Diesel technology courses involve classroom study to explore the mechanical, electrical and thermal properties of engines along with lab courses to provide hands-on experience with power tools, lifts and testing equipment. Some programs also include units on welding and repair shop procedures. Applicants need a GED or high school diploma for admission to this associate's degree program.
Associate's Degree in Diesel Technology
Associate's degree programs normally have a general education component, but the requirements vary in intensity for diesel technology programs. Some schools only require courses in math and English, while others also require electives in the humanities or social sciences. Most programs require two years of full-time study and graduates may qualify to apply for professional certification as diesel mechanics upon graduation. Students study electrical systems, engines, brakes and preventative maintenance. Diesel technology course topics include:
- Engine technology introduction
- Engine repair
- Basic electrical systems
- Diagnostic procedures
- Brake hydraulics
- Steering and suspension
Employment Outlook and Salary Info
Earning a diesel technology associate's degree qualifies graduates to work as diesel mechanics and diesel engine specialists. Trucking companies, auto repair shops and manufacturers are among the employers of mechanics. Over the 2018-2028 decade, the U.S. Bureau of Labor Statistics (BLS) predicted that employment of diesel service technicians and mechanics will grow 5 percent; this growth will come from an increase in the number of diesel-powered vehicles in use, offset by the durability of new engines (www.bls.gov). As of May 2018, bus and truck mechanics and diesel engine specialists earned a median wage of $47,350, according to the BLS.

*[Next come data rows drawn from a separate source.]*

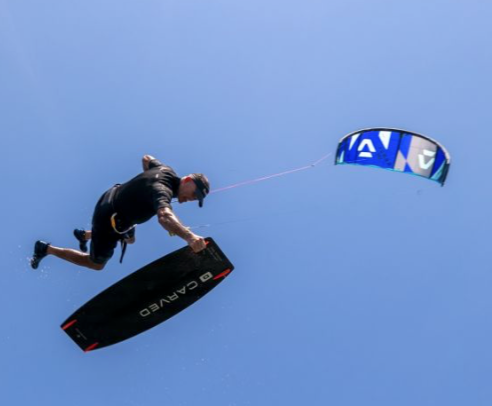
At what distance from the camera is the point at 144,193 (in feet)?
18.4

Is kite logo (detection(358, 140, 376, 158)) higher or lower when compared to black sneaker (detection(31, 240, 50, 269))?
lower

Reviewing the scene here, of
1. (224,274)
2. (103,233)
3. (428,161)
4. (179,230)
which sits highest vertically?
(179,230)

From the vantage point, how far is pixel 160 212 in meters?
5.09

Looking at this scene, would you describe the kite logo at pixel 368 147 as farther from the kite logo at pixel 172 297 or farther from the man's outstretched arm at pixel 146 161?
the man's outstretched arm at pixel 146 161

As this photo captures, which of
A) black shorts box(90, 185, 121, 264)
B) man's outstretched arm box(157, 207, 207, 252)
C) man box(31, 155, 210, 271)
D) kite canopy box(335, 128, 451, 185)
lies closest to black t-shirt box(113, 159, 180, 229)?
man box(31, 155, 210, 271)

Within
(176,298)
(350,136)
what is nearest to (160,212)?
(176,298)

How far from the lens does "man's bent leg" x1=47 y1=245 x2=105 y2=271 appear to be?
6.89 meters

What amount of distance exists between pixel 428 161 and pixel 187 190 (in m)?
4.40

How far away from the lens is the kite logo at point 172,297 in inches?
283

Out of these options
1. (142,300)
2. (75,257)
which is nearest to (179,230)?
(75,257)

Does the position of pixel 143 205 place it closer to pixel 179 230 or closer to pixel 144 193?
pixel 144 193

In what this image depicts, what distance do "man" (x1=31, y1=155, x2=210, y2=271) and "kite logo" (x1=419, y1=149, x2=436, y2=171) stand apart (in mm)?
4188

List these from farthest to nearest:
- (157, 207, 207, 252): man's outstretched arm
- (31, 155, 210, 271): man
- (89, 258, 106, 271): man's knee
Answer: (89, 258, 106, 271): man's knee → (31, 155, 210, 271): man → (157, 207, 207, 252): man's outstretched arm

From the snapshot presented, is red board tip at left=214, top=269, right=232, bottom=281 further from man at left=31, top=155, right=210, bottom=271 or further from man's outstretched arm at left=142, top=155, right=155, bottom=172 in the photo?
man's outstretched arm at left=142, top=155, right=155, bottom=172
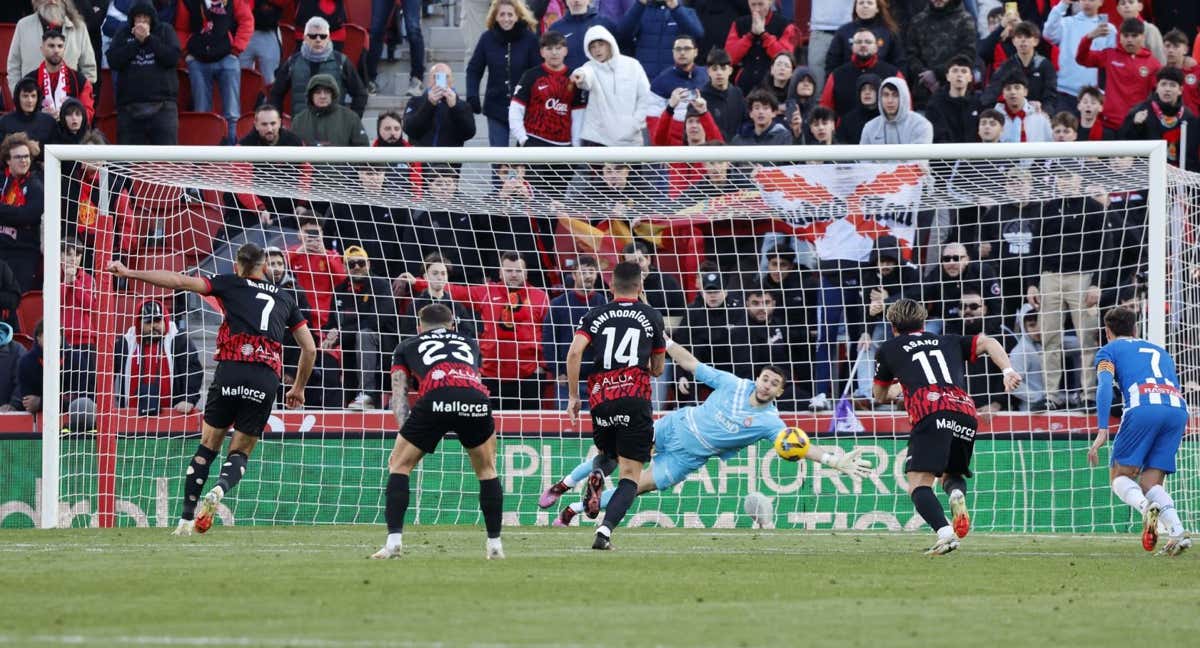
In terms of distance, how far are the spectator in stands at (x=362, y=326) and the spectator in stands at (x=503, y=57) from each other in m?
3.23

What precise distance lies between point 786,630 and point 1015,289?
34.1 ft

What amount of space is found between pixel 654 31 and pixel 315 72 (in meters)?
3.99

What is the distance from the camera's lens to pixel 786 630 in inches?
322

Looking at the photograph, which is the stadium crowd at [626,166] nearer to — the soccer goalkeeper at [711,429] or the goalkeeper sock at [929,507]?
the soccer goalkeeper at [711,429]

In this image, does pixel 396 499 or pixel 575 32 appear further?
pixel 575 32

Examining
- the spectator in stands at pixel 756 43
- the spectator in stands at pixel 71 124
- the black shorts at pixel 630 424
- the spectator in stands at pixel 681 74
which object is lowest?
the black shorts at pixel 630 424

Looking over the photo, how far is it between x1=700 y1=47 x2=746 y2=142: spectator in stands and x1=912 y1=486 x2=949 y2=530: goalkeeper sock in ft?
24.6

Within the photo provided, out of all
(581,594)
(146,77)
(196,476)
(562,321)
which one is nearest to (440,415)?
(581,594)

Continuing Education and Certification Information
The National Institute for Automotive Service Excellence (ASE) offers multiple certifications related to diesel technology. Associate's degree holders may earn ASE certification in medium and heavy trucks, school buses and transit buses, and well as a diesel engine diagnostic specialist. Certification in the first three entails passing multiple exams on engine and vehicle systems. Certification in the last entails passing a single exam.
Associate's degree programs in diesel technology prepare aspiring mechanics for work with trucking companies, manufacturers and auto repair shops as diesel mechanics and engine specialists. Following graduation, students can apply for Automotive Service Excellence (ASE) certifications specific to heavy trucks, buses or diesel engines.